━━━━━ Task data

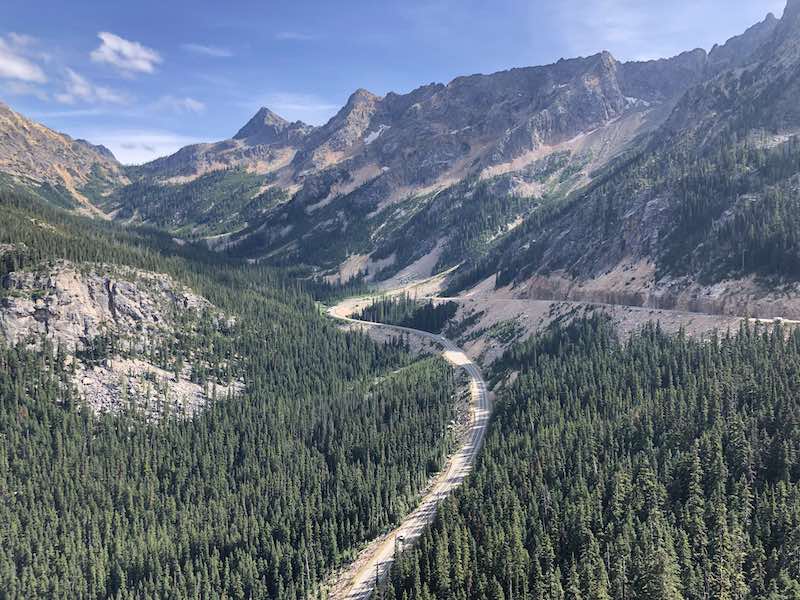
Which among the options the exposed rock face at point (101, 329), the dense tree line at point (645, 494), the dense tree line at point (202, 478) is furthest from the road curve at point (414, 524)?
the exposed rock face at point (101, 329)

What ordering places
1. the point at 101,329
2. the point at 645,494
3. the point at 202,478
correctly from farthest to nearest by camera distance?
the point at 101,329, the point at 202,478, the point at 645,494

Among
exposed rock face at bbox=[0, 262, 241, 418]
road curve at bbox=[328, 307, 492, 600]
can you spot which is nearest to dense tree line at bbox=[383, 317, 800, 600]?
road curve at bbox=[328, 307, 492, 600]

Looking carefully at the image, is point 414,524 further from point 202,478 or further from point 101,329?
point 101,329

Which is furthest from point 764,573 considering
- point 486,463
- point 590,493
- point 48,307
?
point 48,307

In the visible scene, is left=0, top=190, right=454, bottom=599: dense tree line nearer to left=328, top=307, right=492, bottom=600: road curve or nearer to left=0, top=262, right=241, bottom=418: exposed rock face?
left=328, top=307, right=492, bottom=600: road curve

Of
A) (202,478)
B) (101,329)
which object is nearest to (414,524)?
(202,478)
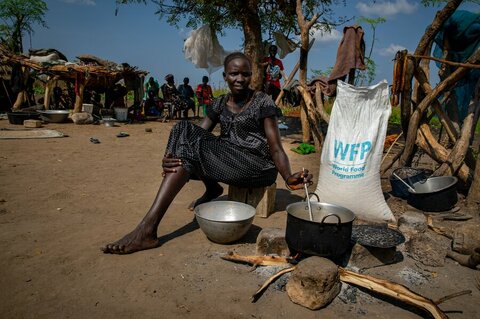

━━━━━━━━━━

Rewrite every line of the material above as a numbered list, skipping blank lines. Leave the pictures out.

1. Which among the options the exposed rock face at point (101, 329), the dense tree line at point (645, 494), the dense tree line at point (202, 478) is furthest from the road curve at point (414, 524)?
2. the exposed rock face at point (101, 329)
3. What ordering places
4. 1. the point at 101,329
5. 2. the point at 645,494
6. 3. the point at 202,478
7. correctly from farthest to nearest by camera distance?
8. the point at 101,329, the point at 202,478, the point at 645,494
9. Among
10. exposed rock face at bbox=[0, 262, 241, 418]
11. road curve at bbox=[328, 307, 492, 600]
12. can you spot which is nearest to dense tree line at bbox=[383, 317, 800, 600]?
13. road curve at bbox=[328, 307, 492, 600]
14. Looking carefully at the image, is point 414,524 further from point 202,478 or further from point 101,329?
15. point 101,329
16. Which is furthest from point 764,573 considering
17. - point 486,463
18. - point 590,493
19. - point 48,307
20. ?
21. point 48,307
22. In the visible scene, is left=0, top=190, right=454, bottom=599: dense tree line nearer to left=328, top=307, right=492, bottom=600: road curve or nearer to left=0, top=262, right=241, bottom=418: exposed rock face?
23. left=328, top=307, right=492, bottom=600: road curve
24. Of
25. A) (202,478)
26. B) (101,329)
27. which object is nearest to (414,524)?
28. (202,478)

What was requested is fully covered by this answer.